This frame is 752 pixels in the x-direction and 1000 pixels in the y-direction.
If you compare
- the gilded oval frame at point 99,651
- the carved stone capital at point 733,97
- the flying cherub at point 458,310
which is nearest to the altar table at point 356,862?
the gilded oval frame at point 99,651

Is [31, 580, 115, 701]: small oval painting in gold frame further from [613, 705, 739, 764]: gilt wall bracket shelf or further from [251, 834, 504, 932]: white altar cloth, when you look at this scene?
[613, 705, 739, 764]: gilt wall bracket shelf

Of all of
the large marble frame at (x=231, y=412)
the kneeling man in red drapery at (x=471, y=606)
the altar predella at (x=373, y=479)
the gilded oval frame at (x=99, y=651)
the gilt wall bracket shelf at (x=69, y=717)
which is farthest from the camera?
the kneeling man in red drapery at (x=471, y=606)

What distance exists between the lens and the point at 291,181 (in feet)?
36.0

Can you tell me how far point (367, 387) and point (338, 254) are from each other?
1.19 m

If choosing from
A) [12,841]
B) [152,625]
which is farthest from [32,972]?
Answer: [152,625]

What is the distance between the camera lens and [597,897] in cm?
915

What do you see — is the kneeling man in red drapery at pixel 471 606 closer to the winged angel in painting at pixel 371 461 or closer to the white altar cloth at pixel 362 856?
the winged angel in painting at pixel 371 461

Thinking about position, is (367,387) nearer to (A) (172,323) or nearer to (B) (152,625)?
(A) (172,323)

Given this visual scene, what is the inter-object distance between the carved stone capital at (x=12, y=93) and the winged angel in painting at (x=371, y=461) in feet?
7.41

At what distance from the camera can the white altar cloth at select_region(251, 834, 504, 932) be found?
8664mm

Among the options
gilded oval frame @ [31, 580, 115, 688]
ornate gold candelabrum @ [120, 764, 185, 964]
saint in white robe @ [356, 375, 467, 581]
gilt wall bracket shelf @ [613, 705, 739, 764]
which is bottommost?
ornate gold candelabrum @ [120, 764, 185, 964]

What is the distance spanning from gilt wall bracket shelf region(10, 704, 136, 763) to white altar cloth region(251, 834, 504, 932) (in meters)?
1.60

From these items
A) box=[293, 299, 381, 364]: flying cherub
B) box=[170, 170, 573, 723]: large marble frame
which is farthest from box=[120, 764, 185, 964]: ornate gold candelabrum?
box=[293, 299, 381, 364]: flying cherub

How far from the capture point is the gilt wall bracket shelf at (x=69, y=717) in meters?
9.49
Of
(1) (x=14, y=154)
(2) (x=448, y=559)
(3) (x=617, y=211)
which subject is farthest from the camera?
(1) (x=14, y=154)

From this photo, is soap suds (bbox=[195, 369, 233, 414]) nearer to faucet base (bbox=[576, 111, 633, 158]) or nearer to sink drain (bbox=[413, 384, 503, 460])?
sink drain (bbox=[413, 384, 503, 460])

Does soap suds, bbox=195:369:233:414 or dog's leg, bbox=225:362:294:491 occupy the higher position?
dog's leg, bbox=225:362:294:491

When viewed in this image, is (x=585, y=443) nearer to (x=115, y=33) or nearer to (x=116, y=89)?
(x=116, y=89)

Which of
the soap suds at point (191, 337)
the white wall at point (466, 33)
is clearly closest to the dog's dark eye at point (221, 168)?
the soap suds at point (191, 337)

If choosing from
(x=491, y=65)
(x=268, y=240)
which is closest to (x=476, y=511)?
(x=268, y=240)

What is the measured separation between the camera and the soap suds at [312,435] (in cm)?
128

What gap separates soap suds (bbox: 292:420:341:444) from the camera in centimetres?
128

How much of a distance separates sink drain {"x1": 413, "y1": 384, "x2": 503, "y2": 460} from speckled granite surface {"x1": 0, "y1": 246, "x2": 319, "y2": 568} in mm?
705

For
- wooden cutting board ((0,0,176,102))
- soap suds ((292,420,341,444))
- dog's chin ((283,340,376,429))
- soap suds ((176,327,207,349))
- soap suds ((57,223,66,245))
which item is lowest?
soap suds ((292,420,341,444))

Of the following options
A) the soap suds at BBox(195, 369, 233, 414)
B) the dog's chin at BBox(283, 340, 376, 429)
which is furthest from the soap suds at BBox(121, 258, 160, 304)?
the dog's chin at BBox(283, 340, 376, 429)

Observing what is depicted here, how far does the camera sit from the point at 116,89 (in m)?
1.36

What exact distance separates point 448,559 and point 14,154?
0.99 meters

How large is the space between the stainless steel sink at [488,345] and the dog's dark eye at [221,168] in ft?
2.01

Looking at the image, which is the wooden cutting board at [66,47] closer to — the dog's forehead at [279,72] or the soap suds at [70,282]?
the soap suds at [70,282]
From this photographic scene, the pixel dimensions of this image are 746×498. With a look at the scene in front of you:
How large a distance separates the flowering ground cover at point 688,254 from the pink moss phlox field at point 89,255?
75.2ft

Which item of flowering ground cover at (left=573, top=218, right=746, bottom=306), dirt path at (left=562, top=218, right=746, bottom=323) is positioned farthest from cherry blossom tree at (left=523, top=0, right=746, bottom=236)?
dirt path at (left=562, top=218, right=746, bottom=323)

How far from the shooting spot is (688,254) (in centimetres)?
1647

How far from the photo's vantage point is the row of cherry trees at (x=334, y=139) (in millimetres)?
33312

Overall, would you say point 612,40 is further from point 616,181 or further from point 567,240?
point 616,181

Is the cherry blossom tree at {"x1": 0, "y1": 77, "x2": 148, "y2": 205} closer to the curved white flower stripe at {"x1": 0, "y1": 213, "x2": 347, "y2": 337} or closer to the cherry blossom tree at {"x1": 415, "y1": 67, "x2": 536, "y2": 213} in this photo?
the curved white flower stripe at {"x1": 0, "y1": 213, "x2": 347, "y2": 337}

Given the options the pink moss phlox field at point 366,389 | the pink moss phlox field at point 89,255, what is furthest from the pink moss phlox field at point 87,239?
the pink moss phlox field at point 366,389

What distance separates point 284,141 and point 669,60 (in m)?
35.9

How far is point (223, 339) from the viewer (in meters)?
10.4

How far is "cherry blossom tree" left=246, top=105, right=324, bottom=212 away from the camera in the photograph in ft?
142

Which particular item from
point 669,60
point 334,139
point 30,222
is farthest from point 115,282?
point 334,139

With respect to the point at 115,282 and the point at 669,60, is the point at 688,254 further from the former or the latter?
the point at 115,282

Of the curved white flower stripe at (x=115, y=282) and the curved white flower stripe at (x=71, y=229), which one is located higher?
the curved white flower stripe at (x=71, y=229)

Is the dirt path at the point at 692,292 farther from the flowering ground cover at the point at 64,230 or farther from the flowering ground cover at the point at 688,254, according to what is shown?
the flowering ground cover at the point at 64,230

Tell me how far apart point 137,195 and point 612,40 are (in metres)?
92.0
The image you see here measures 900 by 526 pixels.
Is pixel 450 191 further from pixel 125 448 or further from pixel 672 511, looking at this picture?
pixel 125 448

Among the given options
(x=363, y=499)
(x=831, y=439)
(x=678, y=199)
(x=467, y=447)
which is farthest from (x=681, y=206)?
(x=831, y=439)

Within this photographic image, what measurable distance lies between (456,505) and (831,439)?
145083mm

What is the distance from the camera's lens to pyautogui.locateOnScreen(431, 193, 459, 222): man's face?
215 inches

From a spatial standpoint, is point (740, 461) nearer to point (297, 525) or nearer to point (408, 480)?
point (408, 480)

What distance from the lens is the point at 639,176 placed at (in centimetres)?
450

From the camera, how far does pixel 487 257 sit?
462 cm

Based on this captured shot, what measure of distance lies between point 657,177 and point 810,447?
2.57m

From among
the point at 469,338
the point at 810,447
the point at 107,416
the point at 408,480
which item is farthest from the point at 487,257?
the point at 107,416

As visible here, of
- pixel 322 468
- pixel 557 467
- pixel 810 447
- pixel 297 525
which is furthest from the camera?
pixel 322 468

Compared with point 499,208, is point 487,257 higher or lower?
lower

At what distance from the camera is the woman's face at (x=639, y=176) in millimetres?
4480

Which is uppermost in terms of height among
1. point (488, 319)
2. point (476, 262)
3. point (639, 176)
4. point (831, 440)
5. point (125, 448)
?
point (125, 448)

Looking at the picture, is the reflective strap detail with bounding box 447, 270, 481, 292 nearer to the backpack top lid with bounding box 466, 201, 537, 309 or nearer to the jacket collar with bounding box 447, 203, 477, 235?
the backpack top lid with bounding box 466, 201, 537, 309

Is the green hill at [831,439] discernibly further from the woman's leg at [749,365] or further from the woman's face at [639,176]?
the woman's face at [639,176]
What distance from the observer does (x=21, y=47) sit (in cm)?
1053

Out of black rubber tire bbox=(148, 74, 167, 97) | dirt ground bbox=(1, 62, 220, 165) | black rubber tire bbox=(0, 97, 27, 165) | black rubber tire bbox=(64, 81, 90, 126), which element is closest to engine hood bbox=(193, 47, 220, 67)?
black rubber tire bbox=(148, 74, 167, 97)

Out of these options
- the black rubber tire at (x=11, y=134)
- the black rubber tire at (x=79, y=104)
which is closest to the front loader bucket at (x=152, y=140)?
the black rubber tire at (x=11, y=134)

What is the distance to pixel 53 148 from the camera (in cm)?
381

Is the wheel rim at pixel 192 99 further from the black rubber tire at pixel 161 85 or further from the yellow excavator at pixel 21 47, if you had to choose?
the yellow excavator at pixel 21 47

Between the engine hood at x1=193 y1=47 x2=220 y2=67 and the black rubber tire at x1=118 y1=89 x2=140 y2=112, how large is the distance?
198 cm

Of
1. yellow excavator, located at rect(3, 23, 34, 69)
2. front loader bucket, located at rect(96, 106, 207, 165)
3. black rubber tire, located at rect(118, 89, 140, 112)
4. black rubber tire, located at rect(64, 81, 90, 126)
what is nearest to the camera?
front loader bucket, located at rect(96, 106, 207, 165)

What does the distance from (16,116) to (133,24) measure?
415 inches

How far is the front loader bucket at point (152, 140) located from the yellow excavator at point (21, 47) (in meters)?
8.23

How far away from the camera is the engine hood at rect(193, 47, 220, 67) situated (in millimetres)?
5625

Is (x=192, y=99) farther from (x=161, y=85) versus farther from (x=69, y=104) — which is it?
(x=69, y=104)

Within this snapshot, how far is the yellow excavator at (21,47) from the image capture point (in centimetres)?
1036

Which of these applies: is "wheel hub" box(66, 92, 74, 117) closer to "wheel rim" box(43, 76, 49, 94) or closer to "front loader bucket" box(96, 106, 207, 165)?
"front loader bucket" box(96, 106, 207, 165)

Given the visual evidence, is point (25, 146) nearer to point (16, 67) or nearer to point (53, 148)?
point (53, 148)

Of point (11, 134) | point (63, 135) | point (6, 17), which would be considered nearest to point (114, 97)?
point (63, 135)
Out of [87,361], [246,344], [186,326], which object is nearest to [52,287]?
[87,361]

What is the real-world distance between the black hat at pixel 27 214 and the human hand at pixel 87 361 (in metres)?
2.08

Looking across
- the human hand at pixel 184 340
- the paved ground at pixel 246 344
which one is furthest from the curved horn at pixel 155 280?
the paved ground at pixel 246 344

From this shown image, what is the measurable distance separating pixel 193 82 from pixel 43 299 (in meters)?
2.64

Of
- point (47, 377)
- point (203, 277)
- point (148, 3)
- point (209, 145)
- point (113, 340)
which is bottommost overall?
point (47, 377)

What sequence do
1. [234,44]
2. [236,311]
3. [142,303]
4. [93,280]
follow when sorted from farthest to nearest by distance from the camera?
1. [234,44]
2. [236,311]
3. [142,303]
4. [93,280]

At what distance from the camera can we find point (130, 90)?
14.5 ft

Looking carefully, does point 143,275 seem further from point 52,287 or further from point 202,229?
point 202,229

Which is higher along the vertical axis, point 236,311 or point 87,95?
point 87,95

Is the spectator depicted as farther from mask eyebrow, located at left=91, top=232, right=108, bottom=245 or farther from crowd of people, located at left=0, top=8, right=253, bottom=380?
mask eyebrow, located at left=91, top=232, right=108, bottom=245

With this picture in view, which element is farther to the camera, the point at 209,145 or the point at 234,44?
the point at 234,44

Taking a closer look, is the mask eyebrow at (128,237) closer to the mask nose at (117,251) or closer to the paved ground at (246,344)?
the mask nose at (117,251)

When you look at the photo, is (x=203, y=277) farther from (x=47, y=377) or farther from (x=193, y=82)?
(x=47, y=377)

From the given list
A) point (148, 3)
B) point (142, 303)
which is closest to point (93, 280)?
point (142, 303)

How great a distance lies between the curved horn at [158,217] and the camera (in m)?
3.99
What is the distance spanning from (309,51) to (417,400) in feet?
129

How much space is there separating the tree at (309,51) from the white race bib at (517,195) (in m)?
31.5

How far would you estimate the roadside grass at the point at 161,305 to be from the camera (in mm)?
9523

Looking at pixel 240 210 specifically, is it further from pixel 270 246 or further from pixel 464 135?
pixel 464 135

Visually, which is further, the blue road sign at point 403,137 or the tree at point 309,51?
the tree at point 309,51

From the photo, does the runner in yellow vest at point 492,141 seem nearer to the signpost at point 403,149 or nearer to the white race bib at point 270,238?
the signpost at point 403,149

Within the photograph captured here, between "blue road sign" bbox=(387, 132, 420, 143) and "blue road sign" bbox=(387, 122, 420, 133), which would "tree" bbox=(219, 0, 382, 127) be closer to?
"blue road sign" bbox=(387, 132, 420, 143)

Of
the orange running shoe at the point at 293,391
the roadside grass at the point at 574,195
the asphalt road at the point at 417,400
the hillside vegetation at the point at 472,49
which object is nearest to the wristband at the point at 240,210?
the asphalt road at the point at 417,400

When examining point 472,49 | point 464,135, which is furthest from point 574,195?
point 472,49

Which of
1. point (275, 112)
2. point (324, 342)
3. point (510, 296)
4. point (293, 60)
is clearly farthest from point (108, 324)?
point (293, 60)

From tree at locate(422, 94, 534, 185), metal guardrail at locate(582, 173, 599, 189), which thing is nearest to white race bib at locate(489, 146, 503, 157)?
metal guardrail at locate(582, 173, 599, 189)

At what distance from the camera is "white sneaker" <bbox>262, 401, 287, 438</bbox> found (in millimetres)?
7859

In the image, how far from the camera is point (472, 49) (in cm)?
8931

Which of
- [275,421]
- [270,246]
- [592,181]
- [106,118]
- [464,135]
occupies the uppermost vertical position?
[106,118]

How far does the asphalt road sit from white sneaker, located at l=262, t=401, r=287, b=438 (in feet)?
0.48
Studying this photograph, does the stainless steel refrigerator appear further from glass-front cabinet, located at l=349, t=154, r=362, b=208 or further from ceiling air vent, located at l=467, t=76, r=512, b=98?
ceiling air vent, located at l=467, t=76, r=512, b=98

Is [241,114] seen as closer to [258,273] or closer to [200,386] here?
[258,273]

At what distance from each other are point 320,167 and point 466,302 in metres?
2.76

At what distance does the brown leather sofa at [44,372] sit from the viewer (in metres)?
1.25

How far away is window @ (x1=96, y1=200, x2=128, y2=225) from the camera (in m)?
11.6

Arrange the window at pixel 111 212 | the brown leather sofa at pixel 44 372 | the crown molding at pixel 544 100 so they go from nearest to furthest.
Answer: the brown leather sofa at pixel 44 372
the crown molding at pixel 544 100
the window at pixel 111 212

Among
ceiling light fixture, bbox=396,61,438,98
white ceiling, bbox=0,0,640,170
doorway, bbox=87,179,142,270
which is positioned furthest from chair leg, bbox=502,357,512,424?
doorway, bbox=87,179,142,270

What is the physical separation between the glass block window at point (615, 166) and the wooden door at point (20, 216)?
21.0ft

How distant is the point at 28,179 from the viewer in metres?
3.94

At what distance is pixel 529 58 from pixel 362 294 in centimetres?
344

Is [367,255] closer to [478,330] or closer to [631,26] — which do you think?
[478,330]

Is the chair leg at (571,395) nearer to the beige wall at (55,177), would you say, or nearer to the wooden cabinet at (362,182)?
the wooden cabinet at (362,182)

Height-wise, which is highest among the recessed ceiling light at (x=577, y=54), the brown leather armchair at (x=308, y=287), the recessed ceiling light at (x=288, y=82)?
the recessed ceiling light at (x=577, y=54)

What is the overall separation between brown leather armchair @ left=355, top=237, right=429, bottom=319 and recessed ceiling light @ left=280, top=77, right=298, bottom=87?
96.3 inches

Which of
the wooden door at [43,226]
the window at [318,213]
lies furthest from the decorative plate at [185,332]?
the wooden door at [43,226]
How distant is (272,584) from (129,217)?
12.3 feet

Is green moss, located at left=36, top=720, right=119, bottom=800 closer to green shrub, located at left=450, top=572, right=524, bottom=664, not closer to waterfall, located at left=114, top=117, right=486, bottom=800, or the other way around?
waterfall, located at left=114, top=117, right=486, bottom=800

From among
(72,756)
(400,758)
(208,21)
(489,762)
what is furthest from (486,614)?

+ + + + + + +

Your instructions. Turn the records above into a numbered list, starting at the line that contains "How distant is (272,584) from (129,217)?" and stopping after the last line of the records, and leave out any blank lines.

Result of the exercise.
1. How distant is (272,584) from (129,217)?
2. 12.3 feet
3. Is green moss, located at left=36, top=720, right=119, bottom=800 closer to green shrub, located at left=450, top=572, right=524, bottom=664, not closer to waterfall, located at left=114, top=117, right=486, bottom=800, or the other way around?
4. waterfall, located at left=114, top=117, right=486, bottom=800
5. From among
6. (72,756)
7. (400,758)
8. (208,21)
9. (489,762)
10. what is furthest from (486,614)?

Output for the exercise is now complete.